* _TESTO FORNITO_
════════
Con la presa del potere in Afghanistan da parte dei talebani, la sharia è tornata sotto i riflettori del mondo.
Il sistema legale islamico non è un corpus di diritto positivo: non esiste un codice scritto che dica ai suoi osservatori cosa fare e cosa non fare, mentre esiste un sistema di princìpi cui i fedeli si ispirano per la condotta personale.
Tale sistema è elaborato mediante un’interpretazione umana di quattro fonti tradizionali: Corano e Sunna (le principali) e Qiya e Ijma.
Va da sé che la sharia non si può neanche assimilare a un Codice penale così come lo intendiamo noi italiani (e occidentali).
La parola non ha un univoco significato, non indica una cosa e soltanto quella. Viene ad esempio usata dai popoli di lingua araba del Medio Oriente per designare una religione profetica nella sua totalità. Per molti musulmani, invece, il termine significa semplicemente “giustizia”.
In questo senso, allora, può apparire quantomeno fumosa la dichiarazione dei talebani nel loro ritorno al governo dopo vent’anni: “L’Emirato islamico non vuole che le donne siano vittime, dovrebbero essere nelle strutture di govero sulla base di quanto prevede la sharia”. Che cosa indica, praticamente, questa dottrina?
La legge di Dio – Tutto parte dalla parole del profeta Maometto. Da qui nascono i precetti che governano la vita pubblica e politica del Paese che adotta la sharia. Si tratta invece di una serie di consuetudini, dettami religiose e imperativi morali a cui può ispirarsi sia il fedele in quanto individuo (ad esempio per il digiuno e la preghiera) sia una comunità o uno Stato. Ma se è tutto così “interpretabile”, chi è che decide cosa è secondo sharia e cosa non lo è? I musulmani, come i cristiani e gli ebrei, è uno dei “popoli del libro”: hanno cioè avuto una rivelazione scritta.
════════
* _COSA FARE_
- A) Elenca le fonti tradizionali da cui, secondo il testo sulla sharia, si elabora il sistema legale islamico.
- B) Estrai dal testo sulla sharia tutto ciò che va da «Il sistema legale» giù fino a «la condotta personale.».

* _DATI_
════════
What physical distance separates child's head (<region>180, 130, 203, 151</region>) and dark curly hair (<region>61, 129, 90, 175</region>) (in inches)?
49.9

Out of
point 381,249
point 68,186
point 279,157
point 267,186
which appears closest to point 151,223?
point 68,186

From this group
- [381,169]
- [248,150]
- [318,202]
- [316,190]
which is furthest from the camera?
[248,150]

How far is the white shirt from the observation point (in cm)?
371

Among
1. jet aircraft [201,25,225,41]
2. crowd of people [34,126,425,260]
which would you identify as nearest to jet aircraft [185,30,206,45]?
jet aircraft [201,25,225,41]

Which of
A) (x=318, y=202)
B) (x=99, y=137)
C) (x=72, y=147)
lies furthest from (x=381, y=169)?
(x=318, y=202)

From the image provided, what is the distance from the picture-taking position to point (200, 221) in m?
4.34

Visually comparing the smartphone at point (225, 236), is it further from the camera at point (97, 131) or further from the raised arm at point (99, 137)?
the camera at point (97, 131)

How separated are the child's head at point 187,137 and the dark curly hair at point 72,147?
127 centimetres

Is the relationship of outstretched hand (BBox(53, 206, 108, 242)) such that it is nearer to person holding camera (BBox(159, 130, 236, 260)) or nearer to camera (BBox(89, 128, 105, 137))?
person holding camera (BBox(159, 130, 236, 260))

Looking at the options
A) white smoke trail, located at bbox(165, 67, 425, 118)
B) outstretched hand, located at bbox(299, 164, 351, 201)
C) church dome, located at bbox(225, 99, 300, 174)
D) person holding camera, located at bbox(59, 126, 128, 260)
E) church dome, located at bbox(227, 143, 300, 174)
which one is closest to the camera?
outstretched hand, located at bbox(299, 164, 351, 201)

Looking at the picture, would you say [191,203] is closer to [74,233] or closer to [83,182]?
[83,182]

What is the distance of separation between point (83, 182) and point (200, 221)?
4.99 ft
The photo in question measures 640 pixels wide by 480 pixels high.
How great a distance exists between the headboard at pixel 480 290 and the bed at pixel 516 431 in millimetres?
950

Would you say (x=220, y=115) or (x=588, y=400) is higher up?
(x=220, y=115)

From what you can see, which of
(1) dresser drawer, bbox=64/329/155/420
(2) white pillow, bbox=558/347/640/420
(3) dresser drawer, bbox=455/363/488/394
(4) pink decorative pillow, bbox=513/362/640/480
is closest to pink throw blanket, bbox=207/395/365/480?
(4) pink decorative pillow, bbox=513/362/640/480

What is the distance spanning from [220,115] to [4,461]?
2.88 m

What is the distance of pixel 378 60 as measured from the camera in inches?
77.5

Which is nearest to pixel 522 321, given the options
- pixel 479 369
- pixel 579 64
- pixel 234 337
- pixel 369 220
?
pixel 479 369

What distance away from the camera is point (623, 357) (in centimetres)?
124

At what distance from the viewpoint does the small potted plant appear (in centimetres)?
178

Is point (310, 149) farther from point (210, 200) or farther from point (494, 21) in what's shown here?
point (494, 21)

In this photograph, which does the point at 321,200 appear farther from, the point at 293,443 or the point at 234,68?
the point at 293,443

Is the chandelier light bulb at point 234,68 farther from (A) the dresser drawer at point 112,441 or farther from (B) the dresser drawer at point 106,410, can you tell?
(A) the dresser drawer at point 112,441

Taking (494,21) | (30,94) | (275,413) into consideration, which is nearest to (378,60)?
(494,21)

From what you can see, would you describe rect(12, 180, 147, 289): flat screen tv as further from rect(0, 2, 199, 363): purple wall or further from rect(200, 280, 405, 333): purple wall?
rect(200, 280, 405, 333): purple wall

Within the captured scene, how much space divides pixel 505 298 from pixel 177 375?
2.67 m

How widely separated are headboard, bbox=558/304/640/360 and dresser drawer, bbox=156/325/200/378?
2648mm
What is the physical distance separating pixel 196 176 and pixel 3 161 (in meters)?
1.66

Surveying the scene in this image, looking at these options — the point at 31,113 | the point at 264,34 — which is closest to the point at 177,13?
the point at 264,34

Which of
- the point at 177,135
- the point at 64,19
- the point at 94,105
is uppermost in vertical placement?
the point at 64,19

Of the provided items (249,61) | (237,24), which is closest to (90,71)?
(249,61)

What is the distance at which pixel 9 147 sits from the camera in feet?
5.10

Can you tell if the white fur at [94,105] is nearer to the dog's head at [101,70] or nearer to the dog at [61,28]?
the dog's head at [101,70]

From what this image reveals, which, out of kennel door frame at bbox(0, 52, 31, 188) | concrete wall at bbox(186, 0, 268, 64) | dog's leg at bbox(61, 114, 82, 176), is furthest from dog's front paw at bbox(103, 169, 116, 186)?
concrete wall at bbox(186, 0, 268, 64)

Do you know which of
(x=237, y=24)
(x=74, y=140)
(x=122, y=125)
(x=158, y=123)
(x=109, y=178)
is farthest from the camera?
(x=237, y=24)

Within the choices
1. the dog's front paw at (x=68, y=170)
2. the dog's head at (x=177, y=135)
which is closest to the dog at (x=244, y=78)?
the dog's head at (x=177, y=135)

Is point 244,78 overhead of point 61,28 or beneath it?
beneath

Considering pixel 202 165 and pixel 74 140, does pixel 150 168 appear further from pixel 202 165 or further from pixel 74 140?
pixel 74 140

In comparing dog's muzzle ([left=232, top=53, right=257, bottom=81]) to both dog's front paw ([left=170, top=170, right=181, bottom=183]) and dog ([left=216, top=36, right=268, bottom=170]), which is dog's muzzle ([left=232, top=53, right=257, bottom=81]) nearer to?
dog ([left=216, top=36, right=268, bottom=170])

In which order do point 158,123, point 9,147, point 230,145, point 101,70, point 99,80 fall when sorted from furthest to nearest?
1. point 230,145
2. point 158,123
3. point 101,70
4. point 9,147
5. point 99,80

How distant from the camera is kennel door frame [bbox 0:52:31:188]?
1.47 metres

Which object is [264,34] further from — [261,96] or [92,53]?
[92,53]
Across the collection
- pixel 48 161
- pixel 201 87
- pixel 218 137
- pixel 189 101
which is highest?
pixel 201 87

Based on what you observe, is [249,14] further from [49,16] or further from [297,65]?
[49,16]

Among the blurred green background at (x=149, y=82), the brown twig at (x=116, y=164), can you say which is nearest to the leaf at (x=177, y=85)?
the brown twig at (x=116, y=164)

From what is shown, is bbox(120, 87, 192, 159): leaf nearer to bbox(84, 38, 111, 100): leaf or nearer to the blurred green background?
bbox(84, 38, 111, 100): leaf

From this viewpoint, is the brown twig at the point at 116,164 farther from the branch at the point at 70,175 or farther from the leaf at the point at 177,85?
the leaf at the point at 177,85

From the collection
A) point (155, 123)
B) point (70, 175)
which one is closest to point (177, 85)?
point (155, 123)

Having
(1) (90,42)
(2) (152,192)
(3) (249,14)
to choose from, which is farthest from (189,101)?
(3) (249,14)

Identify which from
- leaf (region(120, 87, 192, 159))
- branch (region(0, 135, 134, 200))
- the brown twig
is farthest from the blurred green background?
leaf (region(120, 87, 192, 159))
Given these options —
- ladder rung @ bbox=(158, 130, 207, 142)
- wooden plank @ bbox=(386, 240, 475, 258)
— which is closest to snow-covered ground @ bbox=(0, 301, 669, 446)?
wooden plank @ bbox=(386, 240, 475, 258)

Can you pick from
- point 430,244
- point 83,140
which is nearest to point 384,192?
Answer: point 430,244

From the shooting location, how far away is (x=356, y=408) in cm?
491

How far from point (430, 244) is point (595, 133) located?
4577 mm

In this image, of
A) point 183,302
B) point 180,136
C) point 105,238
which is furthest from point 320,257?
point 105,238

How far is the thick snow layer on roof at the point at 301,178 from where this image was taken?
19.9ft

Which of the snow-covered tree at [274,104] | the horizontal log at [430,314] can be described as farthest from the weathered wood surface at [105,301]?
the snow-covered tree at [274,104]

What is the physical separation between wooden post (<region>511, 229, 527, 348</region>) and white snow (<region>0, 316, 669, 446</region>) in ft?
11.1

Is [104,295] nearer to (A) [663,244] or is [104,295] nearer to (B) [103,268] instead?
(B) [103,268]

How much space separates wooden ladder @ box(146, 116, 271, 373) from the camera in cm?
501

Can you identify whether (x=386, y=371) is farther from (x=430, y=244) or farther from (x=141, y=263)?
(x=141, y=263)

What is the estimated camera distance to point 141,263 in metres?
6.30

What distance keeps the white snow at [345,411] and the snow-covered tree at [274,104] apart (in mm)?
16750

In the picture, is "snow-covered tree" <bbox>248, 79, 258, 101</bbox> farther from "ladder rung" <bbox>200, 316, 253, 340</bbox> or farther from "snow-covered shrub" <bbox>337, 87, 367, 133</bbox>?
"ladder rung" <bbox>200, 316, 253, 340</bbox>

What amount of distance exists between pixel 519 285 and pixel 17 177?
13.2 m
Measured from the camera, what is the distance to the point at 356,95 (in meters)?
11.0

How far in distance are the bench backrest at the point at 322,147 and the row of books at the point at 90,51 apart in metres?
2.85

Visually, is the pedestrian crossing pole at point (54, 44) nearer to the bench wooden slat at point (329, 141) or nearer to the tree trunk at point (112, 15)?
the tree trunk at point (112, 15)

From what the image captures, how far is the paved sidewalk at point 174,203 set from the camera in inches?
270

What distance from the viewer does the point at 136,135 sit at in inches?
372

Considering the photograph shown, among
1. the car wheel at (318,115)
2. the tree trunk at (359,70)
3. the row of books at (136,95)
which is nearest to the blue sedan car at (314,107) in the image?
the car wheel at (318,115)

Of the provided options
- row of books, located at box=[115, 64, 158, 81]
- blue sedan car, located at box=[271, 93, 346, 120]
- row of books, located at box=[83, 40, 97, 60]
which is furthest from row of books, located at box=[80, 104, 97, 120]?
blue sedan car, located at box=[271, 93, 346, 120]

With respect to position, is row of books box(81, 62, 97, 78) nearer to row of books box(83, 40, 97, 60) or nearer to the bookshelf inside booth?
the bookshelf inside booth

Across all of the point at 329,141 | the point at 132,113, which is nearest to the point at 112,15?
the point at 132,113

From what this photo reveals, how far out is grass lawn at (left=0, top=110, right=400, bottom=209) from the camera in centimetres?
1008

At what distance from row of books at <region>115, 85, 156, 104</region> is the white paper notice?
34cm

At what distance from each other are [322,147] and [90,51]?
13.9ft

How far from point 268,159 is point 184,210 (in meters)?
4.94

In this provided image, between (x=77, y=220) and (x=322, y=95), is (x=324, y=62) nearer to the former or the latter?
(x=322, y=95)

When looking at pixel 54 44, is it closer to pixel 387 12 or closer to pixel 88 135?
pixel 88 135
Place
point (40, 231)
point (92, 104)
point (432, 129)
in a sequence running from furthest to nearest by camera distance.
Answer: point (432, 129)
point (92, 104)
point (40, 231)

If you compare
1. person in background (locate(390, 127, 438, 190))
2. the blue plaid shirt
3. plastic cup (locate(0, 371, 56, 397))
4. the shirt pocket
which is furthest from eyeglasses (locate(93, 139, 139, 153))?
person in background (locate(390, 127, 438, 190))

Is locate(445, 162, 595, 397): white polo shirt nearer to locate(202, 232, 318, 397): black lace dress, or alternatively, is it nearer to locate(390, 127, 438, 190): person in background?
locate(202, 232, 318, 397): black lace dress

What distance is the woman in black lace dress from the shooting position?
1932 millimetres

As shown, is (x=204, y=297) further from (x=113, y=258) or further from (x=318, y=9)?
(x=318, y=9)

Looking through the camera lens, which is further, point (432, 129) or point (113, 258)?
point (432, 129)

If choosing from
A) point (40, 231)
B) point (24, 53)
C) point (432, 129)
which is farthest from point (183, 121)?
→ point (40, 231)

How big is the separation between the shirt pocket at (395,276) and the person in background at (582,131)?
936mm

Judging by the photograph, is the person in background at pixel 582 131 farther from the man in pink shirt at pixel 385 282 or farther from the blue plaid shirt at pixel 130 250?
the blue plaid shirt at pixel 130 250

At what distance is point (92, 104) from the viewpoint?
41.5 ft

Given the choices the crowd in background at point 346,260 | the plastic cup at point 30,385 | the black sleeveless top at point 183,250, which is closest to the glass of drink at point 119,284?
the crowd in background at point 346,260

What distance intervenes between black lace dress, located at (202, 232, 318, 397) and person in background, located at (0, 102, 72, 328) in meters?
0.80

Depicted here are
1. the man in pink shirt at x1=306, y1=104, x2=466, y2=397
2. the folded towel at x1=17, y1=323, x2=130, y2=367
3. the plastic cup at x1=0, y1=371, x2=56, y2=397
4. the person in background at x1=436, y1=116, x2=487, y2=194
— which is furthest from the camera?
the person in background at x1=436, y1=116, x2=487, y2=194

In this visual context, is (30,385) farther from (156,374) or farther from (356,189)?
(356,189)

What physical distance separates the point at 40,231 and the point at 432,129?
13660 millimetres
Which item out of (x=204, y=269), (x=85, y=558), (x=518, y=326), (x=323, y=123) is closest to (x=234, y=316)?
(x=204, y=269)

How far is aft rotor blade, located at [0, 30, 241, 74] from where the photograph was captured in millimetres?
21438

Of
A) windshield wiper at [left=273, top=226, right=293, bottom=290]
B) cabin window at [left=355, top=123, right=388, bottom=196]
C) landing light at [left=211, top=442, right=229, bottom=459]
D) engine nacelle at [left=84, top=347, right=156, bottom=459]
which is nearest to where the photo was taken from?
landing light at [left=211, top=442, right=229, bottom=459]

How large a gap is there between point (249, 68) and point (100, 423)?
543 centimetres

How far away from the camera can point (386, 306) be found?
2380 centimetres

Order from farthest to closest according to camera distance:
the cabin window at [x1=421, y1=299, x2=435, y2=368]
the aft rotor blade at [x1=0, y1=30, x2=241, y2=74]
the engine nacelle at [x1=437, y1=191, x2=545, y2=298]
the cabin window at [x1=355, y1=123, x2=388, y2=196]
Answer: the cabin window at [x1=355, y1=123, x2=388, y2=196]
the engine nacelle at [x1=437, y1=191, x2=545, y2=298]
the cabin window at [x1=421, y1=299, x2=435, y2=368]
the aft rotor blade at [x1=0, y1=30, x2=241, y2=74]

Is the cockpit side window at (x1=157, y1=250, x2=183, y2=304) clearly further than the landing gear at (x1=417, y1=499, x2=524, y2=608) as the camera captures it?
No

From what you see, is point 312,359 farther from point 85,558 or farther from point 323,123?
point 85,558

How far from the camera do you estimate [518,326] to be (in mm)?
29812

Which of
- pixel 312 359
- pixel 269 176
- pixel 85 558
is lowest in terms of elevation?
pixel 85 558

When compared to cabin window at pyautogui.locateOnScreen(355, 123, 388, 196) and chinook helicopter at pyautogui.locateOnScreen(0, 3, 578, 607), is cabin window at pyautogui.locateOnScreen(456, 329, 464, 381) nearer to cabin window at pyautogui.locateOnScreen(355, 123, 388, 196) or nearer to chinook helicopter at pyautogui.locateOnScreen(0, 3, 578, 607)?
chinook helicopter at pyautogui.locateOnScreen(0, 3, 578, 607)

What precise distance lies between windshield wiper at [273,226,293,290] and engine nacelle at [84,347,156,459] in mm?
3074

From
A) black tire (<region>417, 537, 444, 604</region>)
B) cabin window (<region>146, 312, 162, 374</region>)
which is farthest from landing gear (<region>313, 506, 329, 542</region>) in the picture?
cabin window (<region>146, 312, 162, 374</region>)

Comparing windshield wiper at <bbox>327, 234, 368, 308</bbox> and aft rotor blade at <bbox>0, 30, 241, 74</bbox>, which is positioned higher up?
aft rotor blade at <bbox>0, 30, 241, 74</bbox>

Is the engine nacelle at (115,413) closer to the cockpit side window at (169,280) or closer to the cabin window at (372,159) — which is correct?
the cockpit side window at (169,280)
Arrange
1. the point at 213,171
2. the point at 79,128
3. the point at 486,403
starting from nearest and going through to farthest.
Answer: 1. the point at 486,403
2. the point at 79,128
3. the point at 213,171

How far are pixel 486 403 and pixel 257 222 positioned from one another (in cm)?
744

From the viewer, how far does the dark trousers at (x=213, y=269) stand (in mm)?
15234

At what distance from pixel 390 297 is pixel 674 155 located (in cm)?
════════
* _SOLUZIONI_
- A) Corano, Sunna, Qiya, Ijma

- B)
Il sistema legale islamico non è un corpus di diritto positivo: non esiste un codice scritto che dica ai suoi osservatori cosa fare e cosa non fare, mentre esiste un sistema di princìpi cui i fedeli si ispirano per la condotta personale.